Barrington Irving, 26, told the tale of his 97-day flight, which began in Florida and circled the globe when he was 23. The pilot, who was born in Kingston, Jamaica, but grew up in Miami, traveled more than 30,000 miles on his 2007 journey.
“For 2 1/2 years, people told me, ‘No,’” Irving told an auditorium full of IS 10 students. “They said, ‘There’s no way you can make it around the world.’ That’s why it’s important to be persistent, be patient and let things fall in line.”
Irving said he grew up in a rough Miami neighborhood and that some friends from his youth had been killed or imprisoned. He originally had his heart set on playing football and was offered a full scholarship to play the sport, but he eventually turned it down after becoming fascinated by aviation.
“At the time, it felt like the worst decision because everyone laughed at me,” he said. “My coaches thought there was something wrong with me and girls at my high school wouldn’t talk to me anymore. But I believed that I could become a pilot because I knew I could do it.”
Irving, who earned a pilot license and went on to attend Florida Memorial University as an aeronautical science major, spent several years attempting to get his dream off the ground. But he was unable to convince anyone to rent or lease him a plane.
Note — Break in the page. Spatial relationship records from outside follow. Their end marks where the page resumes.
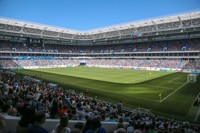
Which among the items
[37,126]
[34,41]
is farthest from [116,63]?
[37,126]

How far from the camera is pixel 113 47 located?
3615 inches

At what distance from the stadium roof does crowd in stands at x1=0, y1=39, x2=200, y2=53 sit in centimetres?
863

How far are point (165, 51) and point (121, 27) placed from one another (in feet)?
72.1

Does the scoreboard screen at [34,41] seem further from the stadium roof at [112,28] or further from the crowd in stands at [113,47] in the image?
the stadium roof at [112,28]

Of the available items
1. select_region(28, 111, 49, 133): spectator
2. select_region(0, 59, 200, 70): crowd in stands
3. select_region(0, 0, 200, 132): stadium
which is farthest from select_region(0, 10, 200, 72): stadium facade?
select_region(28, 111, 49, 133): spectator

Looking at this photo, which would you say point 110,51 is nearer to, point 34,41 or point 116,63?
point 116,63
So the pilot undertook more than one year of research and finally persuaded several companies to donate airplane parts to his cause, allowing him to eventually build his own aircraft, which he named Inspiration.
His flight began in Florida and took him through several states, including New York, Canada, as well as numerous locales around the world, such as Madrid, Rome, Athens, Cairo, the Nile River, Dubai, Mumbai, Calcutta, Bangkok, Hong Kong, Taiwan, Japan and then back to the United States by way of Anchorage.
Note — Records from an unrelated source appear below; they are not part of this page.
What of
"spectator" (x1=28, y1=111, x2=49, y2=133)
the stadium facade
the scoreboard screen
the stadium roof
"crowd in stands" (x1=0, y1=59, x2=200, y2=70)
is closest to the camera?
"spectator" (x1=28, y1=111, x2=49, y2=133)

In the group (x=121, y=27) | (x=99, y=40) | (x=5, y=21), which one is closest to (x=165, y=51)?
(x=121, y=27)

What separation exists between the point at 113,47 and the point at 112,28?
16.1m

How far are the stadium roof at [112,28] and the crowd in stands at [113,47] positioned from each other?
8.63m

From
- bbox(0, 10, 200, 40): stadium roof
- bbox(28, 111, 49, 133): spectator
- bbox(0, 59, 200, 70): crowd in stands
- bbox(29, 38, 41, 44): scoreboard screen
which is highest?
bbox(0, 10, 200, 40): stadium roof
Barrington said his trip was dangerous despite his having the parts to fly the plane.
“I had nothing to de-ice the wings of my plane and my weather radar did not work outside the United States,” he said. “Also, I don’t know how to swim. I was flying over the ocean for 12 hours with a single engine and it was nerve-wracking.”
He amazed the students with stories about how he dropped from 13,000 feet to 9,200 feet to glide through a massive monsoon over Vietnam and how he navigated through a sandstorm at 17,000 feet in Saudi Arabia.
Barrington has been honored with a Congressional Resolution on Capitol Hill in Washington, D.C. and has received the Florida State Senate’s Medallion of Excellence. He has founded Experience Aviation, a nonprofit organization that encourages youths to consider careers in aviation.